Paul McCartney, "New"

Over the past couple of decades while his detractors have been dismissing McCartney as the "Silly Love Songs" peddler of sappy pop, the ex-Beatle has been building up a terrific "oeuvre" of late-career polished gemstones. Arguably beginning with Flowers in the Dirt in 1989 and certainly since 1997's Flaming Pie, McCartney has made a series of albums that would be considered the envy of most artists if not for the sheer historic weight of Paul's back catalogue.

On New, McCartney seems to be making one final attempt at swinging for the fences and knocking one out of the park commercially and not just creatively. He teamed up with four producers with recent notable success stories solid track records, particularly Paul Epworth (the Grammy-winning producer of Adele's recent work) and Mark Ronson (who helped shepherd Amy Winehouse to mainstream success). Also behind the glass as producer were Giles Martin (son of Beatles collaborator George Martin) and the recently ubiquitous Ethan Johns.

Interestingly, it's not the son of The Beatles' producer who guided McCartney through some of his most Fab Four-like tracks on New. The title cut, with its distinctive mid-period Beatles sound, was produced by Ronson, as was the White Album-styled "Alligator." And the song "Early Days," in which McCartney harks back to his formative years as and before The Beatles ("I live through those early days/So many times I had to change the pain to laughter/Just to keep from getting crazy"), was a collaboration with Johns.
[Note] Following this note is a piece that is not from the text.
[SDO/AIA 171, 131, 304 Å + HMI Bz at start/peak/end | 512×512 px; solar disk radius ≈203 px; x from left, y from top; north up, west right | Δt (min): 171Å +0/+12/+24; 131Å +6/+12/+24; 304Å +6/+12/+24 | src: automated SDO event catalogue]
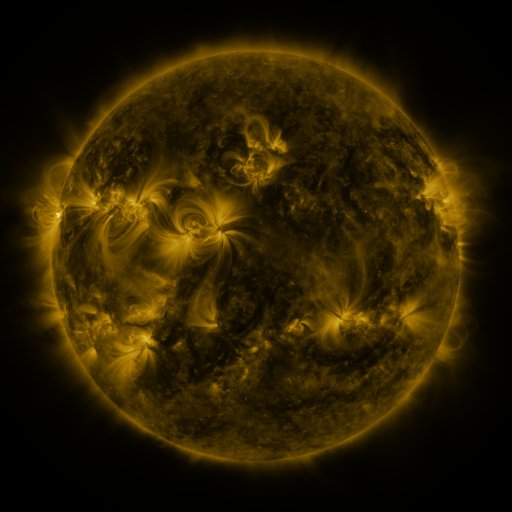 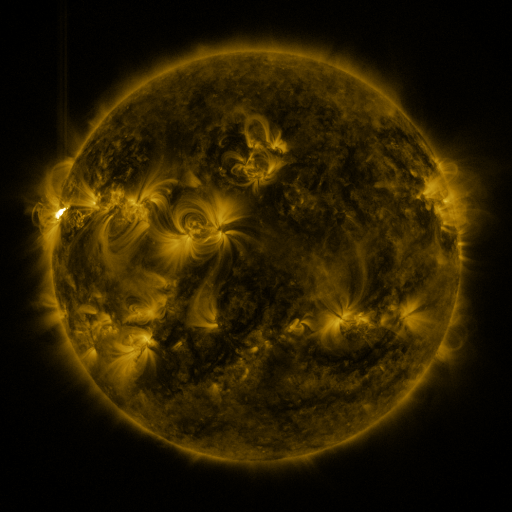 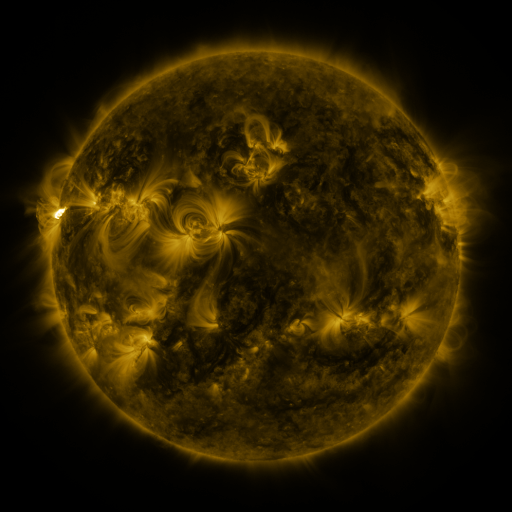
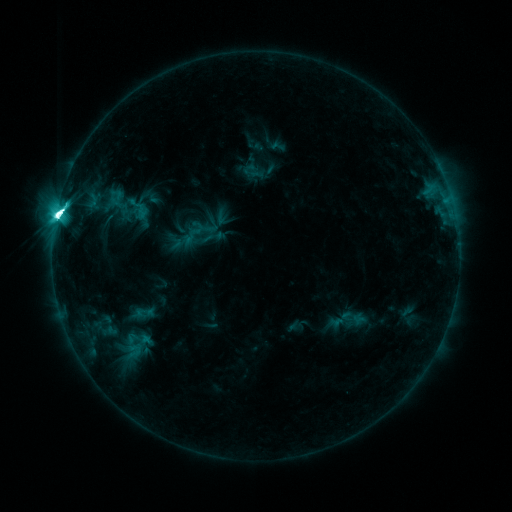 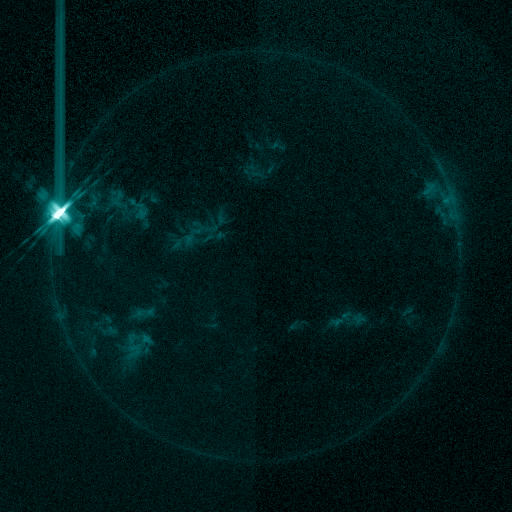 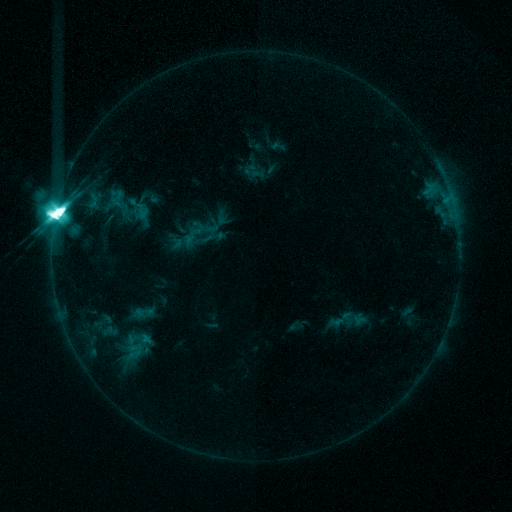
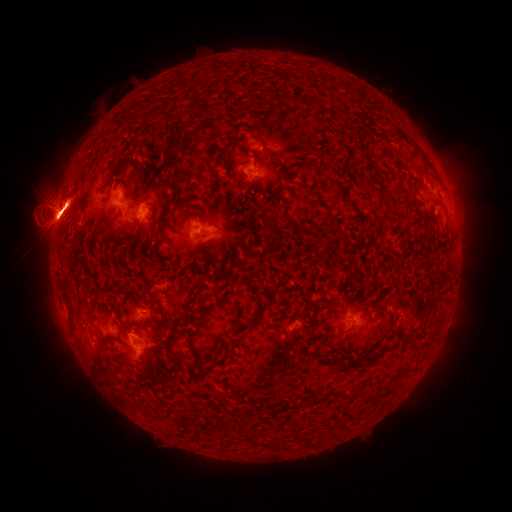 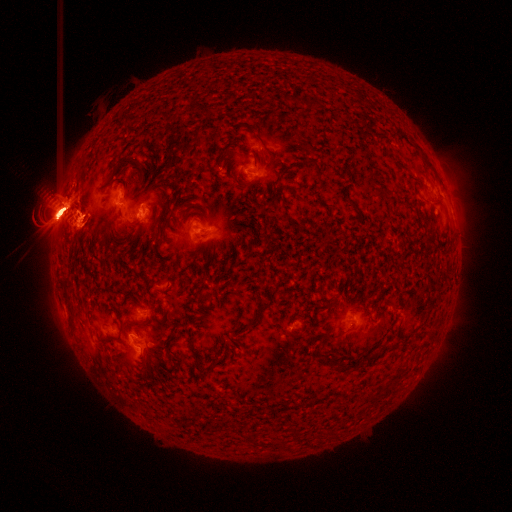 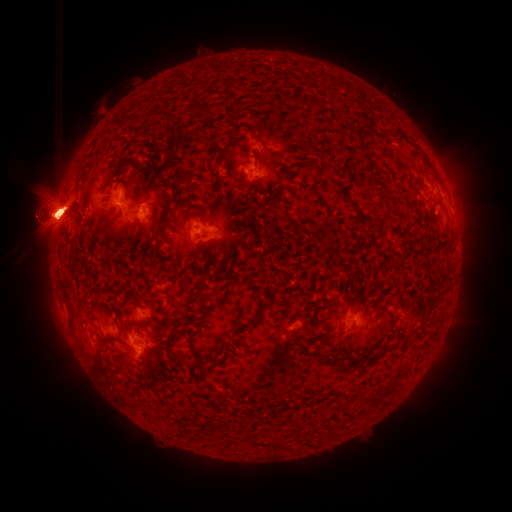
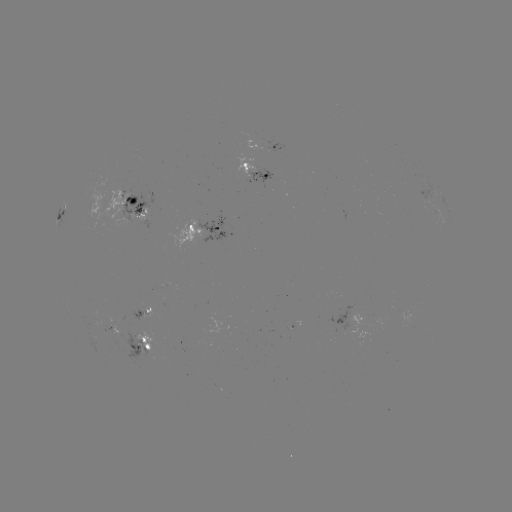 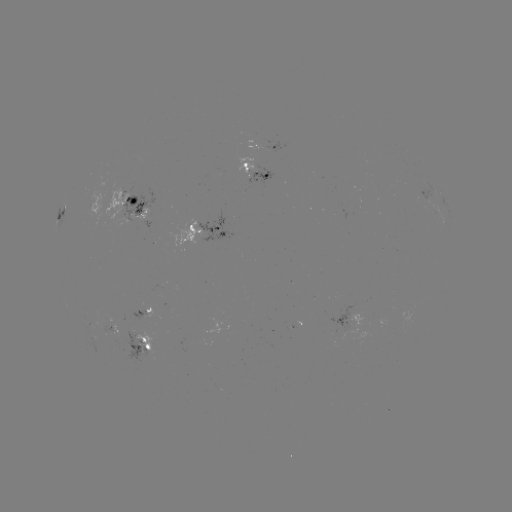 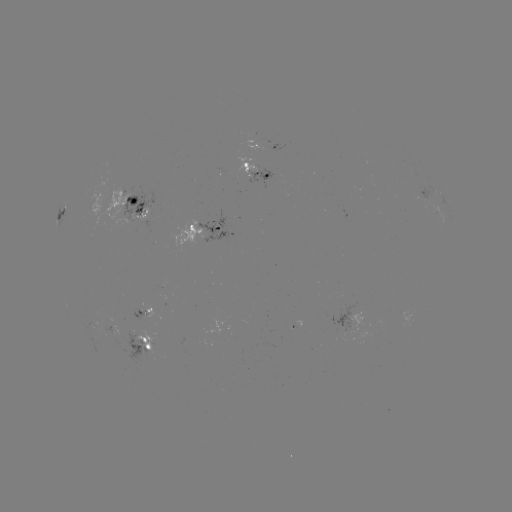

But although his choice of producers would lead one to think McCartney badly wants further pop success, New has more subtlety and onion layers than pop sheen. His last rock record, 2007's Memory Almost Full, had more typically McCartneyesque hooks than New. His latest album is full of tension between reminders of the past and the hope and fears involved in his latest marriage (to his third wife, Nancy Shevell). It's a rewarding listen, but New takes repeated engagement before one can fully appreciate the well-crafted songs.